There's some rhyme and reason to it, just as there's rhyme and reason behind legal bits in dressage.
Because of the expectation of a hunter's manners and way of going, the preferred bit is a snaffle. Pelhams are allowed, but should be ridden with the curb rein loose, and an appropriate light, passive, huntery contact. And some horsepeople (including me) will be sceptical of a horse showing on the flat in a pelham, under the logic that if your horse needs that much bit to show in a flat class, he probably doesn't truly have hunter manners and way of going. Much more acceptable to show in the pelham over fences.
No elevator or leverage bit is allowed other than the pelham.
After that, fashion does come into play. The ginormous D-rings are a fad right now, because someone liked the look of them; however a full cheek or egg butt snaffle is still completely appropriate. You can ride in a loose ring; but it's just not as common as a D-ring or full cheek.
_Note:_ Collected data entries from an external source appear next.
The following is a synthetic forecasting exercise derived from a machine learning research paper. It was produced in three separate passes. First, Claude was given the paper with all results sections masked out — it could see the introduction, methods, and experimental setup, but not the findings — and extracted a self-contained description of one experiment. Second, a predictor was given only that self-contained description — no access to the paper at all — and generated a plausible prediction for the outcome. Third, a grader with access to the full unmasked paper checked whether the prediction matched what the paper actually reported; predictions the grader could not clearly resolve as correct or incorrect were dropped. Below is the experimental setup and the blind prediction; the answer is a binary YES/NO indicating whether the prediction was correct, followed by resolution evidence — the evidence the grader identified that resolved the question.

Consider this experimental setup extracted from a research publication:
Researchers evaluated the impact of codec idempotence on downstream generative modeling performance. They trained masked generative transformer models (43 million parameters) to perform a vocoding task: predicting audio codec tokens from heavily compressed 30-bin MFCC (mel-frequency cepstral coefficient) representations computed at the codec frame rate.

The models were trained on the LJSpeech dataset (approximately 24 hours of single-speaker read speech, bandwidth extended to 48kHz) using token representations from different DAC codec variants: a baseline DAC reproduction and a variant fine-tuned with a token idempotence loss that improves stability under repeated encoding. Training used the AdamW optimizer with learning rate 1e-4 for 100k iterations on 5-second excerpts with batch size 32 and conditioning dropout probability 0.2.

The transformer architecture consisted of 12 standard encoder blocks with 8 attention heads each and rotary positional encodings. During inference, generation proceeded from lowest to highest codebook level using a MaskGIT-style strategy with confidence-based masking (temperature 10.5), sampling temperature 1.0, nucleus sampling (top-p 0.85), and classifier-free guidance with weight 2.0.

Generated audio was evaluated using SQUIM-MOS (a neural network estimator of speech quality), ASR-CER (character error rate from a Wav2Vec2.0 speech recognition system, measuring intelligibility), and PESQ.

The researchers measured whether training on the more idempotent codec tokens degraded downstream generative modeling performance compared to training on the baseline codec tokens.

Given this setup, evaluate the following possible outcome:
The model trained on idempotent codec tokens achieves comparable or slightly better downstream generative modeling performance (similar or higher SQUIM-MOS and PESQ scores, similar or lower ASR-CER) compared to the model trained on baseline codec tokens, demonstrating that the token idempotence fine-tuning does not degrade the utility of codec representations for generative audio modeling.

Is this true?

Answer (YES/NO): YES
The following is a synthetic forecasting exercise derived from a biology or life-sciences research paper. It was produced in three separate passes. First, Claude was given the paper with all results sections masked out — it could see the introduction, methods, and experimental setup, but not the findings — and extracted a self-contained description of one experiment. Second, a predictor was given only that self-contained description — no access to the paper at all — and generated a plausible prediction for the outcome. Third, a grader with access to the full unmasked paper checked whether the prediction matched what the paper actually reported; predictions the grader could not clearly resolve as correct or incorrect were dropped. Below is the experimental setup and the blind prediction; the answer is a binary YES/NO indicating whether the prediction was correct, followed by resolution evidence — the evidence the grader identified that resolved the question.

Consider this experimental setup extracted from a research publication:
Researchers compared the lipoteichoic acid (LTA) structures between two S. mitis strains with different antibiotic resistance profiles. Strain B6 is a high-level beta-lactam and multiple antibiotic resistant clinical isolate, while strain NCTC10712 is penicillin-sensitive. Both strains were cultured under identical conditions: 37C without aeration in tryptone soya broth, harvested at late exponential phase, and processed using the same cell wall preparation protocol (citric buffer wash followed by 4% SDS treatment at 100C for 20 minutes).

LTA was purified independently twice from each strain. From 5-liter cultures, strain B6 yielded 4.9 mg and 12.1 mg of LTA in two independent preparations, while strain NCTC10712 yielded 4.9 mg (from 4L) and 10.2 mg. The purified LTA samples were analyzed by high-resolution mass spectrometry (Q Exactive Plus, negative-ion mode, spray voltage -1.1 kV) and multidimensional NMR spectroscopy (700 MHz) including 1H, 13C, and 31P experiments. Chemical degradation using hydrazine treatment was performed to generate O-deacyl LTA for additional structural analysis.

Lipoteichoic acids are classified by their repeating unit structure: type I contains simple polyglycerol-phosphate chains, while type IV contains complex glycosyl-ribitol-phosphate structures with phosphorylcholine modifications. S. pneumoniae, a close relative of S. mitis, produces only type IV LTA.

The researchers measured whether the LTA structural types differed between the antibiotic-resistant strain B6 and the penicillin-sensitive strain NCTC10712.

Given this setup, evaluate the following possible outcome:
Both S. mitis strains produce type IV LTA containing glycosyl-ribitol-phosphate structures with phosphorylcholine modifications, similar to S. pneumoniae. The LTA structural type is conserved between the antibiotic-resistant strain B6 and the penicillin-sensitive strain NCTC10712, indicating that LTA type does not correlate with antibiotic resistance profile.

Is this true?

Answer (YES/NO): NO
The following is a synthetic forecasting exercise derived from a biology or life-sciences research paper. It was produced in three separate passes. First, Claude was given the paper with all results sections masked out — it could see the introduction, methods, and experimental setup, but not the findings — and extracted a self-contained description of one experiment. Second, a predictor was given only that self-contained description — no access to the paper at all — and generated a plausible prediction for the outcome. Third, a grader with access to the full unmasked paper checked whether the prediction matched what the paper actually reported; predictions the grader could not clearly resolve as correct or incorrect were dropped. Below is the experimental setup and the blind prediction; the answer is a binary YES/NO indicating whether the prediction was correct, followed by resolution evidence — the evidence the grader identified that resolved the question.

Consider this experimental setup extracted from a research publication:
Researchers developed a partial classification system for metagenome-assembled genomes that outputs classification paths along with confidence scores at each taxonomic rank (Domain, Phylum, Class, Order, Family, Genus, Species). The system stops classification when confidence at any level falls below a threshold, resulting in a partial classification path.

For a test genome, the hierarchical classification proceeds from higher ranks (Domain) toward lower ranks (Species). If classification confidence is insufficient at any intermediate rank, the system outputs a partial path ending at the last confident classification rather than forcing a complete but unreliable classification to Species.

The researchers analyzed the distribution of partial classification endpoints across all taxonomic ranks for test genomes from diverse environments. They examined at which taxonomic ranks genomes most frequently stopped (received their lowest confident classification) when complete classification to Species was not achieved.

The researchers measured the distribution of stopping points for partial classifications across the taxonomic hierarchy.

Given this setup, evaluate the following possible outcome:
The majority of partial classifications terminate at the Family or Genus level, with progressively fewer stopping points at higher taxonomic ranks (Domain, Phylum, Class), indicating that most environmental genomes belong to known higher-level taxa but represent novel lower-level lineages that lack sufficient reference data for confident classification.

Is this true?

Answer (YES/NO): NO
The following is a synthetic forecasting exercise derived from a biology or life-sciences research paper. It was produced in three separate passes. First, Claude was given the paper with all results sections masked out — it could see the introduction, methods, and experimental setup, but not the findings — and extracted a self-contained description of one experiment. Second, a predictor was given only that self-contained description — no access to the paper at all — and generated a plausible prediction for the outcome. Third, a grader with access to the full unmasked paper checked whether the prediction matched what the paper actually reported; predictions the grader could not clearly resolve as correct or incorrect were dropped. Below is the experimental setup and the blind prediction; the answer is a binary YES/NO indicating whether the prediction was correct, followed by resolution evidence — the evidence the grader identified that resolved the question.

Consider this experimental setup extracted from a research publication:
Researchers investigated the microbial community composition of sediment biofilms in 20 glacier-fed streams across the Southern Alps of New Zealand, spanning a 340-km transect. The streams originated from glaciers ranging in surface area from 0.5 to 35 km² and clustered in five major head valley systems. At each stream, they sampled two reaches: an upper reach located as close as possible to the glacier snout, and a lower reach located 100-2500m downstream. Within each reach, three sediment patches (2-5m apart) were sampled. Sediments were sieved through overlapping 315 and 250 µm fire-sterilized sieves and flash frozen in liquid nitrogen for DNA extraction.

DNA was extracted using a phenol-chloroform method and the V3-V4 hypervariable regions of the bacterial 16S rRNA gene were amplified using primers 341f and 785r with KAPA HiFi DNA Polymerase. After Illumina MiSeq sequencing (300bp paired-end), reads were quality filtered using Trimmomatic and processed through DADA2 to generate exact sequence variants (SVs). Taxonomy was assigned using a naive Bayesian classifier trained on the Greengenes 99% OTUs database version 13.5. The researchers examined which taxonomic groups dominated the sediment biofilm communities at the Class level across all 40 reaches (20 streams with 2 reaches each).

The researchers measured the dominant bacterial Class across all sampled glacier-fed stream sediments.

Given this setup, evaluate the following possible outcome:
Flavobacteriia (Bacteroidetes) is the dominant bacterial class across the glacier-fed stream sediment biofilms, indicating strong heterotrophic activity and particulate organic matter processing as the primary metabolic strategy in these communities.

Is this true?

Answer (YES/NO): NO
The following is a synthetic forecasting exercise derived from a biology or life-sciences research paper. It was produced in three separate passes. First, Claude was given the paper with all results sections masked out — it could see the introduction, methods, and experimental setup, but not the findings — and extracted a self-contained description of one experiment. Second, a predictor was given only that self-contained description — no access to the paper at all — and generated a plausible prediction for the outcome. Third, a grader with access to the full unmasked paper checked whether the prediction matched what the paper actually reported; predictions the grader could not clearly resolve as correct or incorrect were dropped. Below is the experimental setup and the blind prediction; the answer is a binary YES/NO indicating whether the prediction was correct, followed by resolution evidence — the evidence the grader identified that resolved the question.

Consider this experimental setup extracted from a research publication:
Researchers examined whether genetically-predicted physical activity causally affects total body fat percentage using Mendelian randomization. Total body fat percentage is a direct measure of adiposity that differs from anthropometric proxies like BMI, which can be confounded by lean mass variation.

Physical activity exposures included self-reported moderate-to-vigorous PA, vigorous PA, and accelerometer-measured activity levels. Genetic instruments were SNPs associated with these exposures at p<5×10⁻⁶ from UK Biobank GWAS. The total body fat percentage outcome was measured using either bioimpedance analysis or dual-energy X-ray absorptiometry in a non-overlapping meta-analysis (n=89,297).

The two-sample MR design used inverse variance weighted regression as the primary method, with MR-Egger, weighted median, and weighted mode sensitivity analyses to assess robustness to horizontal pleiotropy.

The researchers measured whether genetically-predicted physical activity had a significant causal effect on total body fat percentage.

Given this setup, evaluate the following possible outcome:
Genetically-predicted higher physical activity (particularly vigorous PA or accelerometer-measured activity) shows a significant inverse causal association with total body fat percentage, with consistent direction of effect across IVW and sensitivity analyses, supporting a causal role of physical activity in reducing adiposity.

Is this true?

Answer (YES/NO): NO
Also, what makes a loose ring so good for dressage (the ability to move the bit in the horses mouth and encourage the horse to mouth and chew the bit) is not an advantage for a hunter, whose supposed to quietly accept passive contact without mouthing or chewing.
Now, to the OP's question - a horse that doesn't like a loose ring and tosses their head and fusses may do better in a double jointed snaffle like a french link or Dr. Bristol that conforms to the shape of their palate better. Since he's not fussy in a ported bit, I'm guessing that this is the case. The type of cheekpiece on the bit doesn't really matter at the momemt, you want to find a mouthpiece he's comfortable with and will accept contact with.
Good luck, and please post some photos of your progress.